Ella es la mejor compañía en esta noche oscura, estas dos semanas en la que solo nos hemos hablado por teléfono o por mensajes he estado en España, tratando de conseguir más tiempo pero fue en vano.

 

—Tengo algo para ti — desvió mi mirada para no caer e tentación con sus labios.

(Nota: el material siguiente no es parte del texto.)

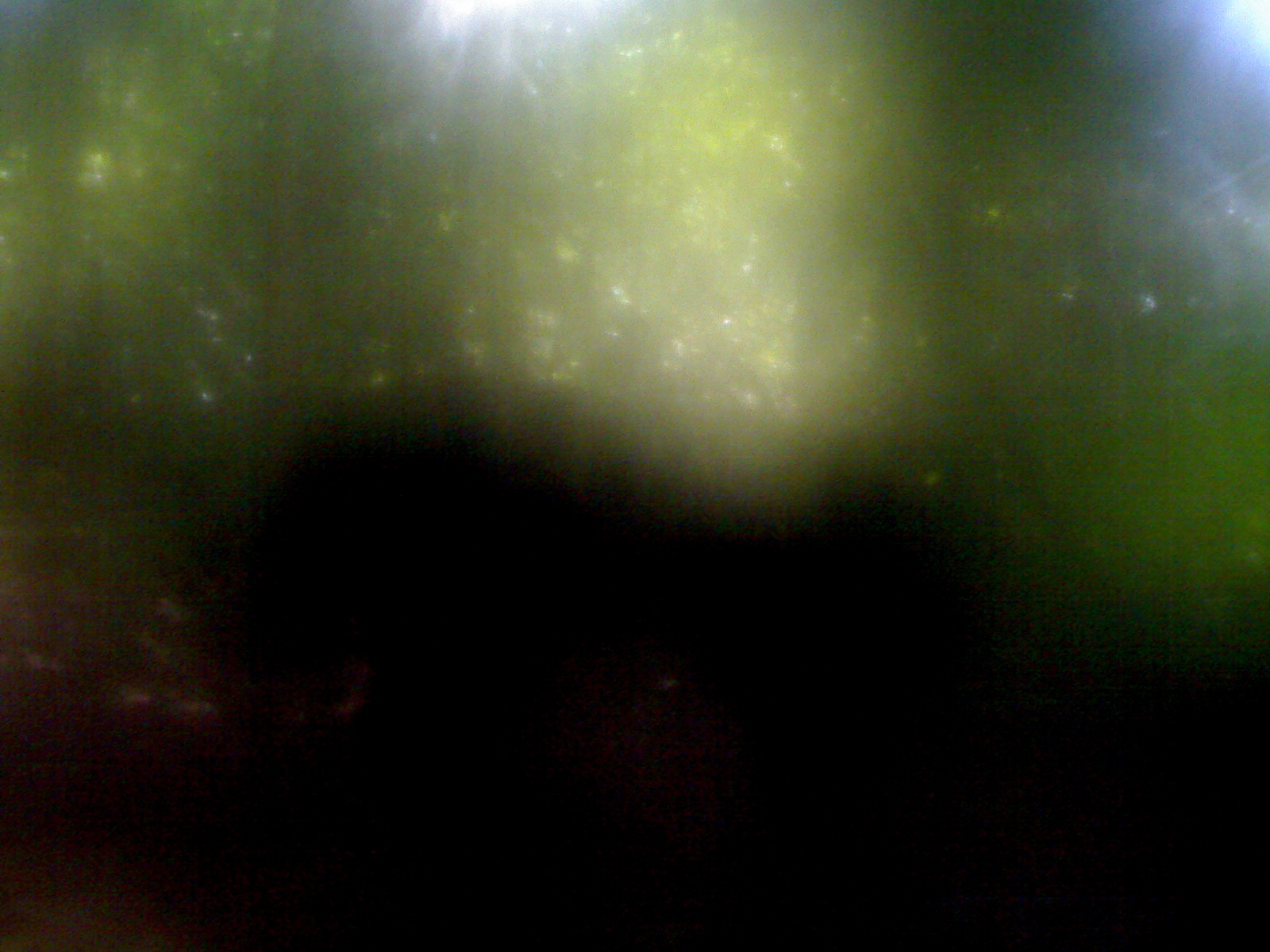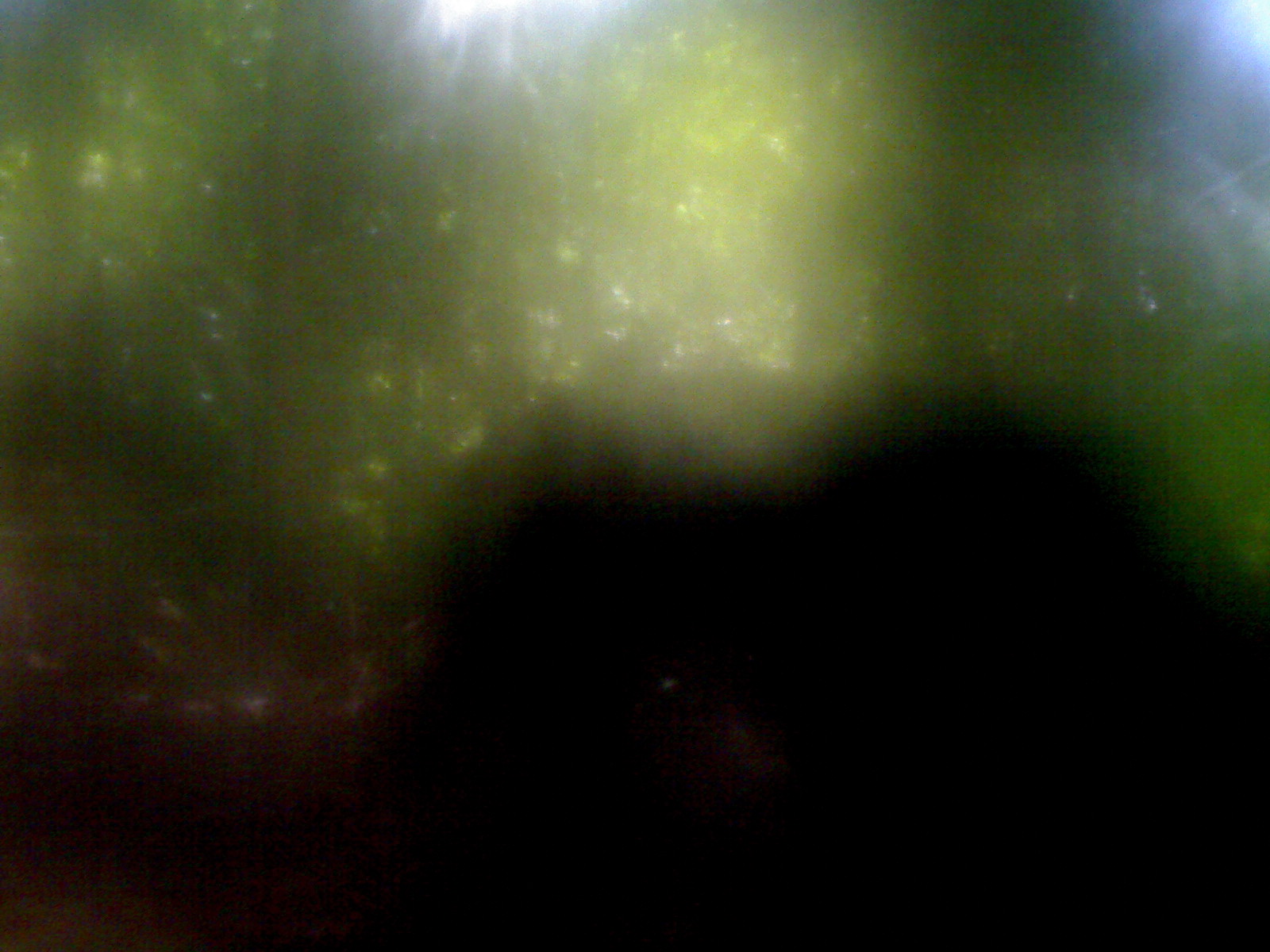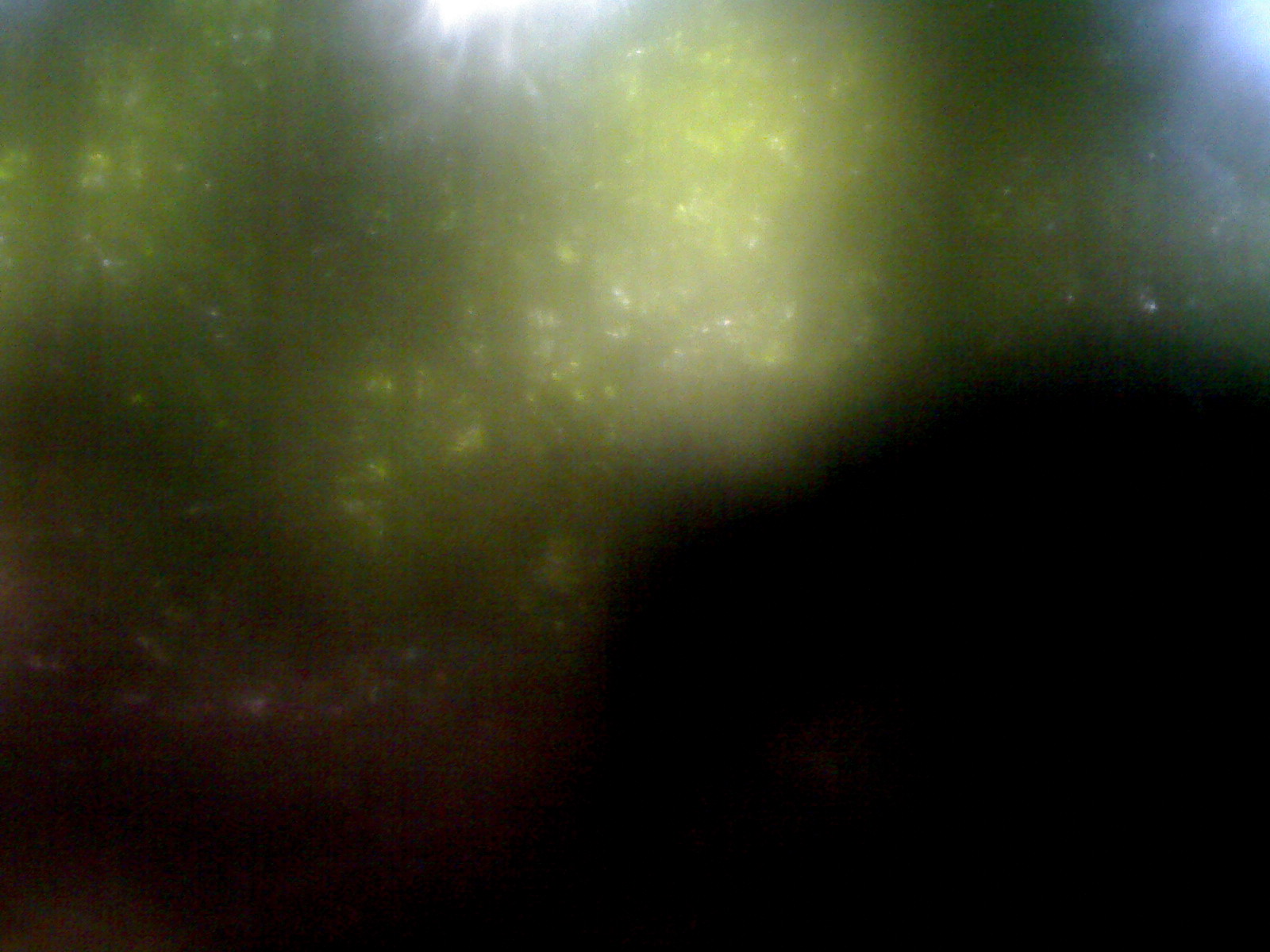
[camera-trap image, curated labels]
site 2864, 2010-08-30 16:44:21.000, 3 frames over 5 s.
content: unidentified animal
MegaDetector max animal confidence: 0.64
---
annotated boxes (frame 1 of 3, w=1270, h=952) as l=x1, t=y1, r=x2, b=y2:
unknown: l=221, t=408, r=972, b=952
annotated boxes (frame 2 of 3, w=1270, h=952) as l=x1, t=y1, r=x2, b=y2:
unknown: l=377, t=422, r=1270, b=952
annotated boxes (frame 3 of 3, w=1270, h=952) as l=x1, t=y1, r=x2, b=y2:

Aurora, se aleja un poco de mí y me observa curiosa.
Saco una cajita negra, Aurora es una mujer sencilla, en cuanto vi esto supe que era el regalo perfecto para ella, le entrego la cajitas y ella la abre entusiasmada sonríe al ver, Thaya Aurora collar de Halo de piedras preciosas de cristal s925 plata.

 

—Es precioso —susurra, toma el pequeño colgante con cuidado como si se fuera a romper — a que se debe el regalo — me mira tranquila, relajada.

 

—Es un obsequio porque te graduaste ¿Te gusta? — pregunto un poco nervioso, espero que si le guste.

 

—No me gusta — dejo de morder mi labio y ella después sonríe — me encanta — me abraza fuerte — gracias. 

 

 

Su voz en mi oído me inquieta, trago saliva, ella parece no notarlo, después de un momento de estar abrazados le mando un mensaje al chico que esta abajo manejando el juego, la rueda de la fortuna comienza a moverse hasta que llegamos a la tierra.
Bajo y después le ayudo a bajar, tomado de la mano caminamos hasta la salida del parque donde nos espera el chofer de la limosina, ella camina a mi lado abrazando mi brazo izquierdo.

 

***

 

 

—Enrique — digo al tocar la puerta de su despacho, no espero a que me diga que puedo pasar, camino hasta quedar frente a su escritorio y veo nuestra primera fotografía — tenemos que hablar –digo alejando mis recuerdo.

 

—Liz — con un movimiento de su mano me invita a sentarme y lo hago — que sorpresa tenerte aquí — desde que nos separamos no he vuelto a España para ser exacta no he vuelto al castillo, pero por mi hijo hago todo.

 

—Sé que la última vez que nos vimos dije que no volvería, pero las circunstancias son otras — me acomodo en el asiento, se le ve un poco triste — Enrique, te pido que le des un poco más de tiempo a Henry, él no puede dejar el país ahora para ser rey.

 

—¿Cuál es ese motivo? Sinceramente no comprendo la insistencia — se recuesta sobre su asiento, apoyando sus brazos en los lados de su sillón.

 

—Nuestro hijo ha encontrado la chica de su vida — mi hijo merece tener una vida de cuento — es importante que él pueda quedarse más tiempo, no puede irse ahora que se ha enamorado.